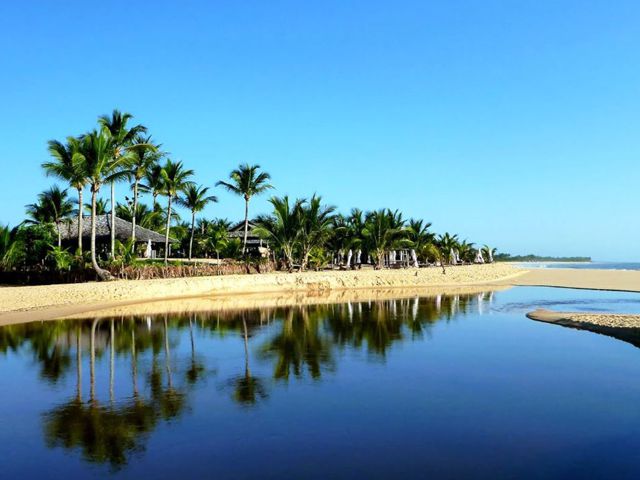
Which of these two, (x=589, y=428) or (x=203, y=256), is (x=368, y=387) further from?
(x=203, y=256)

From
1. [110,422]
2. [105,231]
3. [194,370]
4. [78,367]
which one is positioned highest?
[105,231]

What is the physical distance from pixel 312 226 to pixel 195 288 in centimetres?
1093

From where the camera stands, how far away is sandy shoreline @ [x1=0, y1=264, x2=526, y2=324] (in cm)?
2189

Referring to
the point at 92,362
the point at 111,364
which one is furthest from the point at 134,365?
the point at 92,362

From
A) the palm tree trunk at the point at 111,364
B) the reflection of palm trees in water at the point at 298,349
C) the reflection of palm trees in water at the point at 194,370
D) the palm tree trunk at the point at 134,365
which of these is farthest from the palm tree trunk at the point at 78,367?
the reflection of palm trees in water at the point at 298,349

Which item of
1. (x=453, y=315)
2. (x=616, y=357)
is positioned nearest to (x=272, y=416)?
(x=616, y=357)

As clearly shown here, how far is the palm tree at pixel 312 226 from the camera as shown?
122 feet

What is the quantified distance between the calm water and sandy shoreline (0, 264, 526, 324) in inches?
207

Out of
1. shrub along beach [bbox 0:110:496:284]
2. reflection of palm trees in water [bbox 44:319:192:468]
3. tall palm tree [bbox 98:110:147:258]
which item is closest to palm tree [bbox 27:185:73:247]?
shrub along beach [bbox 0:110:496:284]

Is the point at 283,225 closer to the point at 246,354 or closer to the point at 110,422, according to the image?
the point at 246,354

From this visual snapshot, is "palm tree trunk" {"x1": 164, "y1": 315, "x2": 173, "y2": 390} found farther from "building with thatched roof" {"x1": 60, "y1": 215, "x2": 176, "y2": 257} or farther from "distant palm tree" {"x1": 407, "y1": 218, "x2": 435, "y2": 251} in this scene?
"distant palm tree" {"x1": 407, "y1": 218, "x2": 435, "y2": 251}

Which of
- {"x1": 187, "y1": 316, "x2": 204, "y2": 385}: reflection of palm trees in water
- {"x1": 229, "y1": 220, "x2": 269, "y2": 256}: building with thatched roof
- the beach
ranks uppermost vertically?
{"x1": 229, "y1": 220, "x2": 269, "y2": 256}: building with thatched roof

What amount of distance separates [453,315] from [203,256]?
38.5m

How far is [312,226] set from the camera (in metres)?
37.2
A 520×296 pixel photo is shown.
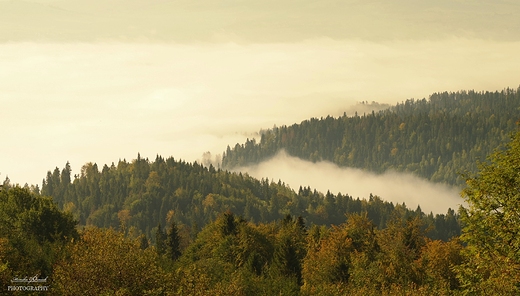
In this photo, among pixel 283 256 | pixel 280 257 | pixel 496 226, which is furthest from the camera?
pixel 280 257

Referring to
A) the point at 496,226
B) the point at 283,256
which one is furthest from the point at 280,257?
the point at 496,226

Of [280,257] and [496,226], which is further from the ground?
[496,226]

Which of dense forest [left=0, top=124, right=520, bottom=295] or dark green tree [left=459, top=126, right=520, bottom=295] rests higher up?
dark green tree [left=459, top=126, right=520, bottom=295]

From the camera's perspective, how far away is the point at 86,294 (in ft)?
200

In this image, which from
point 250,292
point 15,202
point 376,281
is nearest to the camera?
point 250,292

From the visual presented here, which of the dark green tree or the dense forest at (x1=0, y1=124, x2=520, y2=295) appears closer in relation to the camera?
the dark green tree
==
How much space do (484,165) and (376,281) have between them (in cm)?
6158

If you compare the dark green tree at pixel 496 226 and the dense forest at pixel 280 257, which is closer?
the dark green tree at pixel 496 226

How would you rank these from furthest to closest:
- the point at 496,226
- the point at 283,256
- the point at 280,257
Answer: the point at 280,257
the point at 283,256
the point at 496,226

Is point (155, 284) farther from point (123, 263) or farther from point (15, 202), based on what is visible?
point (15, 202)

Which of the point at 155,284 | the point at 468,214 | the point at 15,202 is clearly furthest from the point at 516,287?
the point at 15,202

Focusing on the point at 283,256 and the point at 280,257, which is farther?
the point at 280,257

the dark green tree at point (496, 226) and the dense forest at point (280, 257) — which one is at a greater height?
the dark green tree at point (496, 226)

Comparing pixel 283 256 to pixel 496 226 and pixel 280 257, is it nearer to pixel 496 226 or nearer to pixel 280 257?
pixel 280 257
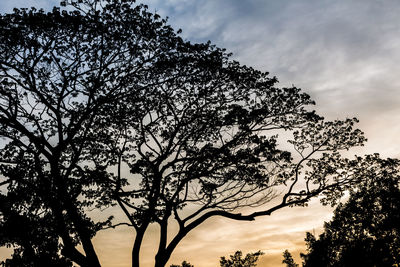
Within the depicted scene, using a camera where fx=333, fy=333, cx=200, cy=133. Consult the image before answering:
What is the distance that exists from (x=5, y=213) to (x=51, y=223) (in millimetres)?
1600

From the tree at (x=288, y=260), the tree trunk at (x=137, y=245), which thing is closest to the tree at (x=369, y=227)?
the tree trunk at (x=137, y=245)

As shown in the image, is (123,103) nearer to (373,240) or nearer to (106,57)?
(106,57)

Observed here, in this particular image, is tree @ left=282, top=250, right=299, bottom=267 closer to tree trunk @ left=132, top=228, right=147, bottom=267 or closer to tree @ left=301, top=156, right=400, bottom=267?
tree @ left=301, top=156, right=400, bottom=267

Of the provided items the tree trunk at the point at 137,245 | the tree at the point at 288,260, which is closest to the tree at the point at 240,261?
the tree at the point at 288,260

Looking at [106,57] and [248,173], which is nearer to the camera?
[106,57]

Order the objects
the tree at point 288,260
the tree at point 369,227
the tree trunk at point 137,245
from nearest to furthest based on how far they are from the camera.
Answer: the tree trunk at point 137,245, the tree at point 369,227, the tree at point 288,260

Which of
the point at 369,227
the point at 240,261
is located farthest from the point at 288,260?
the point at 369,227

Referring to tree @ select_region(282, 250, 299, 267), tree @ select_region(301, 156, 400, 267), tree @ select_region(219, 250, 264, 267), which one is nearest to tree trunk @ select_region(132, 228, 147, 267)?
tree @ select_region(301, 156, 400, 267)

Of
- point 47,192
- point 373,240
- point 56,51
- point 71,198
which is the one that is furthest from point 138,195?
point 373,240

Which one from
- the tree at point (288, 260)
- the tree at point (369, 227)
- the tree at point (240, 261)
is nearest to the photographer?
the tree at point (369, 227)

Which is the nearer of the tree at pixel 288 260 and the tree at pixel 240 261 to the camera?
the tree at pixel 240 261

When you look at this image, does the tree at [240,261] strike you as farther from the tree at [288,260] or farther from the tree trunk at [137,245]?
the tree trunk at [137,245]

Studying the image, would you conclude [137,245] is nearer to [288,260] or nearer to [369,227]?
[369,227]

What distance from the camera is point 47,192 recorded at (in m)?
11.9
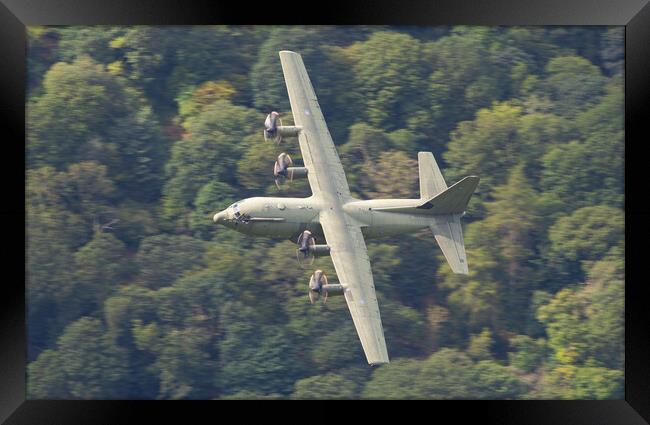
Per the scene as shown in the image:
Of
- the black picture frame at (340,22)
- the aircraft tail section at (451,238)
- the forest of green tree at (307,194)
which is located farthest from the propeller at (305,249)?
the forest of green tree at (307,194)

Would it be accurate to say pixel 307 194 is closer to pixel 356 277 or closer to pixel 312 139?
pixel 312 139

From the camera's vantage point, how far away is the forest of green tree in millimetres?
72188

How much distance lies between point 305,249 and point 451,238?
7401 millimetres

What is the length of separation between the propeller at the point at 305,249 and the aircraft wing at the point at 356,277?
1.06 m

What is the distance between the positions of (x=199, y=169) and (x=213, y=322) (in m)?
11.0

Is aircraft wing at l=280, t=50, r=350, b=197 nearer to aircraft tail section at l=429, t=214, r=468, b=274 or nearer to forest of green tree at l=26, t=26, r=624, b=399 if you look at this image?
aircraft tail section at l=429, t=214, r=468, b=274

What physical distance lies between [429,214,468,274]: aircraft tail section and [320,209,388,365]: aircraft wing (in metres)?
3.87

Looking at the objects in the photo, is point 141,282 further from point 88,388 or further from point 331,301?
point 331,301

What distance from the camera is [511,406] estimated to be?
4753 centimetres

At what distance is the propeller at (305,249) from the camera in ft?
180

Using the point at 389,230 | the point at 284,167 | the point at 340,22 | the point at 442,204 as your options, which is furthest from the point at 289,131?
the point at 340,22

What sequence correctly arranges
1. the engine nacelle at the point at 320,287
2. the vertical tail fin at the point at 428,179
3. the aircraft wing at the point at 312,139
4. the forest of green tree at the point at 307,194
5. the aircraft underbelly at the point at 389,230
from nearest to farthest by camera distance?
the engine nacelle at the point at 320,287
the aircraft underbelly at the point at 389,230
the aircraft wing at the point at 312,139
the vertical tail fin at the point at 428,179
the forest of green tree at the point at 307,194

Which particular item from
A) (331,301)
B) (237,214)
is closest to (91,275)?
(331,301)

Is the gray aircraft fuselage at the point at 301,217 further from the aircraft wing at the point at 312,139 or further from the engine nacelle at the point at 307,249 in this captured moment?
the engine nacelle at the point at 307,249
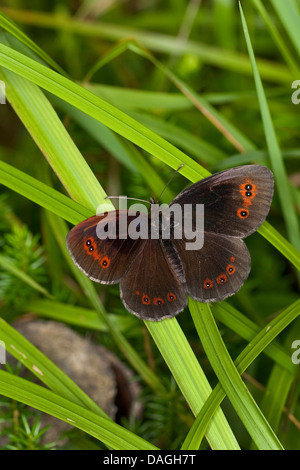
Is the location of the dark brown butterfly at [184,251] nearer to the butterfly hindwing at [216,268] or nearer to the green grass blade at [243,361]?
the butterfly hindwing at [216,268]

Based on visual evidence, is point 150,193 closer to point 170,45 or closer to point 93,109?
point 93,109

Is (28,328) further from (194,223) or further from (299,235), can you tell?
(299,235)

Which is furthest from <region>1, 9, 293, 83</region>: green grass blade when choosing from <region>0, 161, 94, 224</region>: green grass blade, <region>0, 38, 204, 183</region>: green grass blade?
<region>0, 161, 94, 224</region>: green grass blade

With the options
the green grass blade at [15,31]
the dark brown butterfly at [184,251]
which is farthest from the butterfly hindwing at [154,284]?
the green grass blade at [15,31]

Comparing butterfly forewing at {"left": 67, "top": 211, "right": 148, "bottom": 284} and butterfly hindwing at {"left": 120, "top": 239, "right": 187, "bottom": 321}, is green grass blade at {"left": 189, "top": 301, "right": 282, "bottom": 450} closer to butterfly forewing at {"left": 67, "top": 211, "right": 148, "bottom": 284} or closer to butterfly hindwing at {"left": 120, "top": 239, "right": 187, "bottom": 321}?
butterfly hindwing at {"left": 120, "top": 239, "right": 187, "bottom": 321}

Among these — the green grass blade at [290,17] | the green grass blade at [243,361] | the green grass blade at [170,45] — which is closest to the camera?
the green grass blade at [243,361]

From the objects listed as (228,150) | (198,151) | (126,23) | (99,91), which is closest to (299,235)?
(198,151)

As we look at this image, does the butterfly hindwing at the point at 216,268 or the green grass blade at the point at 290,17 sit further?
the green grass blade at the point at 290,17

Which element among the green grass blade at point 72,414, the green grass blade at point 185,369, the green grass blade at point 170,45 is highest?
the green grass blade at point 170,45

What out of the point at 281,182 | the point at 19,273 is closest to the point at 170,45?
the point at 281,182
==
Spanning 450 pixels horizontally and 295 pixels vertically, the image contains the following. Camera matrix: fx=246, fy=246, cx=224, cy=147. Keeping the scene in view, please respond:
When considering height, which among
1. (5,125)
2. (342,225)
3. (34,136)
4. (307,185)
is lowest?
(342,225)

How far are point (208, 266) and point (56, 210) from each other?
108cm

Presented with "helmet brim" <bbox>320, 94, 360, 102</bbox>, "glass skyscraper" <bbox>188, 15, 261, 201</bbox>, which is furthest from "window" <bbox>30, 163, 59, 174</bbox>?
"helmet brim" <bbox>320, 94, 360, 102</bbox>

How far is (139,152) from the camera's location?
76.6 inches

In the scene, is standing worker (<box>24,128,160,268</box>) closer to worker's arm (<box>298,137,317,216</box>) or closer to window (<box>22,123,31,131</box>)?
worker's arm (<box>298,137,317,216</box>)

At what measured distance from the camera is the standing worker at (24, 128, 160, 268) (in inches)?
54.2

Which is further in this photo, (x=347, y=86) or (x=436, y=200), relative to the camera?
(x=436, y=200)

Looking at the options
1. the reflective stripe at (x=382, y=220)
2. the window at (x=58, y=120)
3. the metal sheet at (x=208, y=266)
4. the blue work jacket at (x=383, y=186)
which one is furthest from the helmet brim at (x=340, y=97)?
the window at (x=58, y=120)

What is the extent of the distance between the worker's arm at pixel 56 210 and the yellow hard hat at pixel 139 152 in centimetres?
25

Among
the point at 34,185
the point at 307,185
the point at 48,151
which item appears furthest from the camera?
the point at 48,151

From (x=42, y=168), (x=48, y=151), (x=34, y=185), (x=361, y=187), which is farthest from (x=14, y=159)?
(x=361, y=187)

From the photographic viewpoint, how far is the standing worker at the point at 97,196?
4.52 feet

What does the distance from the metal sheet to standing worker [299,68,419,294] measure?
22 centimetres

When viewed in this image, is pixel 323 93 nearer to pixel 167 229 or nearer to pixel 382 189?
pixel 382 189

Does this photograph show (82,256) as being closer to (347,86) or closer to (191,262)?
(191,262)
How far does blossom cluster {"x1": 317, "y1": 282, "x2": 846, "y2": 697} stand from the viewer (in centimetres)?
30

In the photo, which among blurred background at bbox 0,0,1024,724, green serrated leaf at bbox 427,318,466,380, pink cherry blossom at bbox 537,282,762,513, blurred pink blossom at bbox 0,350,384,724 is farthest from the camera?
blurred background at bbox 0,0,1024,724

▶ [Exercise description]:
Can you pull out every line in the records above that contains the word "lies"?

▶ [Completed task]:
How much distance lies between point 305,249 and point 451,238?
What physical distance lies between [429,214,468,274]: aircraft tail section and [320,209,388,365]: aircraft wing (in metres)?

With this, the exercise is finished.